Imagine. You stroll through throngs of unmasked people mooching upon a waterside, the ocean shimmering in the soft gold-mauve shades of sunset. Folk are sitting outside crowded cafés and bars, a cacophony of social noise, life-affirming, buzzes along the quay, and you stop when your name is called.
You step into a wine-bar, packed with easy-going after-work throat-wetters drinking long cool beers and glasses of white wine. The crew of friends stand at a cocktail table, and greetings are done with hugs and cheek-kisses and contact, and when offered a slap-bang lip-kiss from your best friend’s fiancée, she even manages to slip you some tongue.
Drinks are ordered, glasses knocked together before natural close-contact socialising begins.
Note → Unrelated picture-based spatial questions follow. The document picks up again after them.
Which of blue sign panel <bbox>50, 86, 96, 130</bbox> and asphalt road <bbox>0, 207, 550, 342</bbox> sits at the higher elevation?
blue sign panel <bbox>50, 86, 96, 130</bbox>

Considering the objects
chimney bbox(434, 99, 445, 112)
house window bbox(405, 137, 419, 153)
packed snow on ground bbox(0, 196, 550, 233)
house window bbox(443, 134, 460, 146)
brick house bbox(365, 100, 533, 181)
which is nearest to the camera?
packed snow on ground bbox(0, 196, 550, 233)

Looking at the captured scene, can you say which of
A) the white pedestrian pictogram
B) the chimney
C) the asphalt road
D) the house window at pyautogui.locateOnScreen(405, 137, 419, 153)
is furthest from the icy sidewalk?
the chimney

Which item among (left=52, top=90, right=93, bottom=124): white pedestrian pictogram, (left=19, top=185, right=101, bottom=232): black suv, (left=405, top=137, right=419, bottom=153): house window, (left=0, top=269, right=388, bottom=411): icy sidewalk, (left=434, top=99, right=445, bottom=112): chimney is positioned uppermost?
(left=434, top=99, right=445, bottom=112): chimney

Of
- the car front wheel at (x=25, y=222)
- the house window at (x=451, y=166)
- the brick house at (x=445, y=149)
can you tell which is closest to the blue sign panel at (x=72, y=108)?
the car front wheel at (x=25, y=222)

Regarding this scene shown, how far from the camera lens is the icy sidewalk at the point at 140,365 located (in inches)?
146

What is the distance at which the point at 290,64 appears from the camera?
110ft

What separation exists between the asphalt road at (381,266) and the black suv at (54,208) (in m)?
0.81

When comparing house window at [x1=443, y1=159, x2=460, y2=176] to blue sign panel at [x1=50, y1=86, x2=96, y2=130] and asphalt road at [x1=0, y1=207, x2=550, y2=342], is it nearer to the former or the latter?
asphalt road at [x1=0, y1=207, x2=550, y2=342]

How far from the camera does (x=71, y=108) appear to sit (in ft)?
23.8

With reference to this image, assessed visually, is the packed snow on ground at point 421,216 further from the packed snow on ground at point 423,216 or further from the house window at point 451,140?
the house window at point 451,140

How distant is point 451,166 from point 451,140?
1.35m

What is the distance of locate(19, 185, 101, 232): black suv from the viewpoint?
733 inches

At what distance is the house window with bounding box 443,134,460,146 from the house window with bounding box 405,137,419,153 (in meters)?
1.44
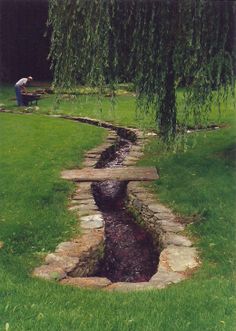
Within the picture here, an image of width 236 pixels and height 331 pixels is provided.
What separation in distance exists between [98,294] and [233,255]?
6.14 feet

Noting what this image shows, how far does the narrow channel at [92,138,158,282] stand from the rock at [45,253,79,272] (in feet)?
1.54

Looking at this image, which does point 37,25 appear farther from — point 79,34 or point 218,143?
point 79,34

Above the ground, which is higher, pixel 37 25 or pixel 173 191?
pixel 37 25

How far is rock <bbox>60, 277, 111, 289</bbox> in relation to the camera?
5.14m

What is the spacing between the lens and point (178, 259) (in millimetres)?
5840

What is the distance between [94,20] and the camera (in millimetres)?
7582

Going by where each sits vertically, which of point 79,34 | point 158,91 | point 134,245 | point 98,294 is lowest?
point 134,245

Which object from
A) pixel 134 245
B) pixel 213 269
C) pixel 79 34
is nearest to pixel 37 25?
pixel 79 34

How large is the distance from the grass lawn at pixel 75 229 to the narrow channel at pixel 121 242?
60 centimetres

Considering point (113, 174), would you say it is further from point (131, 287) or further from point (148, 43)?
point (131, 287)

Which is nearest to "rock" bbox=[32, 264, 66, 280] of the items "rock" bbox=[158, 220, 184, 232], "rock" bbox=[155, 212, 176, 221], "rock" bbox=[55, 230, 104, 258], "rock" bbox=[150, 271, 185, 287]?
"rock" bbox=[55, 230, 104, 258]

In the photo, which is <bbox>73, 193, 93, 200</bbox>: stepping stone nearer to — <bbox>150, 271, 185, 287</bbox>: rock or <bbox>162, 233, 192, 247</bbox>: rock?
<bbox>162, 233, 192, 247</bbox>: rock

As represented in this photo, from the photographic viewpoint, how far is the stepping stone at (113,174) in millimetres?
9312

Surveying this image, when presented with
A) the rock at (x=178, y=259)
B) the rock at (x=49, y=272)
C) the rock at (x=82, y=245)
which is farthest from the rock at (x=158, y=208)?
the rock at (x=49, y=272)
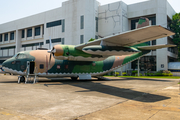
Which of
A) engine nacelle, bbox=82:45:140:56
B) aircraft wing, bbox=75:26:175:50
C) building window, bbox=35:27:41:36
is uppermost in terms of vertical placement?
building window, bbox=35:27:41:36

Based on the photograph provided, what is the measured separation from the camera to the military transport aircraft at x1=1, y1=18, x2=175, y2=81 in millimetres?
15792

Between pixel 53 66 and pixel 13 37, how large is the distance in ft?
175

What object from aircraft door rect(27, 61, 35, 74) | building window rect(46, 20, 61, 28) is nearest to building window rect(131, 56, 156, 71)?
building window rect(46, 20, 61, 28)

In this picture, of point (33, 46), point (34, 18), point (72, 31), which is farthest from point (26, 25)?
point (72, 31)

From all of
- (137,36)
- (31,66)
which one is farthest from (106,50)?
(31,66)

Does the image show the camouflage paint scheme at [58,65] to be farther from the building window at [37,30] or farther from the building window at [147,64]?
the building window at [37,30]

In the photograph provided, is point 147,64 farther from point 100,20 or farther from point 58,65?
point 58,65

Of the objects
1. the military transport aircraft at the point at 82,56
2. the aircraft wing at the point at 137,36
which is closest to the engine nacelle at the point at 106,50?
the military transport aircraft at the point at 82,56

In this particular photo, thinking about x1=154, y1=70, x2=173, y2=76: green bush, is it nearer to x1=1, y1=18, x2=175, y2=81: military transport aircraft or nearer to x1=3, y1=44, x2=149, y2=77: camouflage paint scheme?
x1=1, y1=18, x2=175, y2=81: military transport aircraft

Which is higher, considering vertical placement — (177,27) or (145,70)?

No, this is not a dream of pre-Covid times. It is just the current situation in New Zealand, where life goes on, the Land of the Long White Cloud having knocked the virus out of the park, or back to China from where it came.
Reminiscing about times of normality and thinking about New Zealand was made starkly clear this week. Why, for purposes of marketing and consulting, I procured a bottle of Sauvignon Blanc made in Marlborough on the South Island of a country that has in only three decades built a wine industry of stratospheric success. Mainly on Sauvignon Blanc, and mainly from the 20 000ha of the stuff grown in the soils of silt and loam.
Marlborough is ground zero for Sauvignon Blanc in terms of sales volume and value. Big brand stuff. Even Cloudy Bay, the wine that put New Zealand on the map and continues to demand a premium price through portraying an image of rarified luxury, produces 12m bottles a year – ten times the volume of South Africa’s biggest wine brand.
The Marlborough Sauvignon Blanc in my current sights falls under the label of Diemersdal, the Durbanville Estate that, apart from its extensive wine range, continues to focus on this variety thanks to the obsession owner-winemaker Thys Louw has with this cool white grape of Sancerre. It was this obsession that led to Thys in 2019 teaming-up with Marlborough producer Ben Glover from Glover Family Vineyards to have a wine made in New Zealand for Diemersdal.
The maiden Diemersdal Marlborough Sauvignon Blanc was released at the end of 2019, a wine from that year’s vintage. It was an immediate success in the South African market, offering locals a world-class white wine made 11 000kms away at under R300 a bottle. And now the 2020 version has docked after its three-month voyage from the port of Nelson in New Zealand, and opening this bottle of undeniably Kiwi-driven exuberance and freshness has a lockdown wine-lover from the Cape thinking about things free, normal and unrestricted.
Diemersdal Marlborough 2020 follows the trend the Kiwis began six, seven years back of reigning in the pushy pyrazines that caused flavours of asparagus, pulped alfalfa and feline urine to jump out of any glass of a New Zealand Sauvignon Blanc like a Maori lock trying-out for the All Blacks. Opening of vine canopies during the long southern summers has allowed the beguiling tropical features to remain in the wine, while brisk reductive work in the cellars captures a flinty, rapier edge.
Ben Glover, who made the Diemersdal Marlborough Sauvignon Blanc, says 2020 was a brilliant vintage on the South Island resulting in wines with a commanding presence. “That’s why we call this Diemersdal the ‘Danie Gerber’ wine, it reminds me of that powerful, yet graceful Springbok rugby-player.”
Like most New Zealand Sauvignon Blancs, there is little messing around when it comes to the Diemersdal Marlborough. Machine-harvested. Cold-settled for 48 hours. Fermented with selected yeasts. Bob’s your uncle.
The result is a vivacious expression of simplicity in winemaking and complexity of climate and soil. Aromas of cut green apple and lime-peel hit the nostrils, resulting in the mouth beginning to water at the prospect of something exciting and pungent. On the palate a samurai sword of pure-fruited acidity alerts the senses and quickens the pulse. Awakened and supremely focussed, the tasting-tools can get to work in scrutinising and enjoying the wine. Meadow nettles and broad rivers racing over shallow beds of polished white pebbles. White flowers, arum lilies, blow gently in a fresh maritime breeze. And on the mid-palate, an offering of Sauvignon Blanc-flavoured generosity: Cape gooseberry, pitted and sliced. Ripe granadilla, picked from the vine and chomped through the cusp. Some Kiwi fruit, and a squirt of lemon.
Startlingly different to what South Africans are used to in their own Sauvignon Blancs. But with enough basic, attention-grabbing elements of a shared DNA to make you drink a toast to South Africa, New Zealand and the great southern lands of wine.